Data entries
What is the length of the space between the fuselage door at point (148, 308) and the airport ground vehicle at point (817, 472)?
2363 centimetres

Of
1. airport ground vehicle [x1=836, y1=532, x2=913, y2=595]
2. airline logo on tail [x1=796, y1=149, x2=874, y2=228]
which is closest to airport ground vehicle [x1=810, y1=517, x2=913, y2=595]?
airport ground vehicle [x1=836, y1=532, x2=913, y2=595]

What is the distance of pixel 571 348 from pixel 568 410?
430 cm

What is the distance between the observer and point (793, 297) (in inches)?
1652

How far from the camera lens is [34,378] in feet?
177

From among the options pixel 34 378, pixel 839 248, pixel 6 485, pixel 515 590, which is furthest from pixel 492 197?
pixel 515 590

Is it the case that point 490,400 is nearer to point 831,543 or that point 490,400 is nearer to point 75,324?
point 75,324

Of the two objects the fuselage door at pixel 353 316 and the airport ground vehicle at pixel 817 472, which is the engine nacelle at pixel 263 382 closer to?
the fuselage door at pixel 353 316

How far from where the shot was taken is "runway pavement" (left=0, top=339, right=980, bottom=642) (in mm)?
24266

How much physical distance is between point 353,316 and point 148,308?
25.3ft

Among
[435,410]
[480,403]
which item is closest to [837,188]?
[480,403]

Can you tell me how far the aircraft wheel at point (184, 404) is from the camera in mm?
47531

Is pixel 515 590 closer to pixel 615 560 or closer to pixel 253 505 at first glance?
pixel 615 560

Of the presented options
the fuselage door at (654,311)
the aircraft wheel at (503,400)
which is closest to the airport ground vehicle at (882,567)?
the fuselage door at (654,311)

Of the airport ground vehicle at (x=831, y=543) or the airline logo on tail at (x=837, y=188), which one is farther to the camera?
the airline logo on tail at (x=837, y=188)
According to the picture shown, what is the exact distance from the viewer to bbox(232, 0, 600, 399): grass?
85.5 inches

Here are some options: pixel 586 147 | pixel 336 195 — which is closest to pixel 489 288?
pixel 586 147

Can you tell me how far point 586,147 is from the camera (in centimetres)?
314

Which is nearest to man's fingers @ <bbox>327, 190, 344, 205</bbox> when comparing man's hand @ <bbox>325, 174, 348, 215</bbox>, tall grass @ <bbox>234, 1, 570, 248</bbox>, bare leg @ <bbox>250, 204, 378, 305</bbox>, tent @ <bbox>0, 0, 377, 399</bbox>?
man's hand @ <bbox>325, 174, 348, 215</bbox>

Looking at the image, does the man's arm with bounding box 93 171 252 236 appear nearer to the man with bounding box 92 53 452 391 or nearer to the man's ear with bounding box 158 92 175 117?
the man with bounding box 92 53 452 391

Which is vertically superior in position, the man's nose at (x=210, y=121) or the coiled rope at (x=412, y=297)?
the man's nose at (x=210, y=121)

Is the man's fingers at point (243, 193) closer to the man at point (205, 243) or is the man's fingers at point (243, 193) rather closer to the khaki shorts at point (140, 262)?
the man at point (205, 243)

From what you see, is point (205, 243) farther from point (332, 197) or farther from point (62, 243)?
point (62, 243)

**Aim of the task**
Please arrange the lines of the records above, from the line containing "Looking at the" through the end of the records, as a Markdown table with the columns Row and Line. Number each line in Row and skip blank lines.

**Response to this task**
| Row | Line |
|---|---|
| 1 | Looking at the image, does the man's arm with bounding box 93 171 252 236 appear nearer to the man with bounding box 92 53 452 391 or nearer to the man's ear with bounding box 158 92 175 117? |
| 2 | the man with bounding box 92 53 452 391 |
| 3 | Which is vertically superior in position, the man's nose at (x=210, y=121) or the coiled rope at (x=412, y=297)? |
| 4 | the man's nose at (x=210, y=121) |
| 5 | Is the man's fingers at point (243, 193) closer to the man at point (205, 243) or is the man's fingers at point (243, 193) rather closer to the khaki shorts at point (140, 262)? |
| 6 | the man at point (205, 243) |
| 7 | From what you see, is point (205, 243) farther from point (332, 197) or farther from point (62, 243)? |
| 8 | point (62, 243) |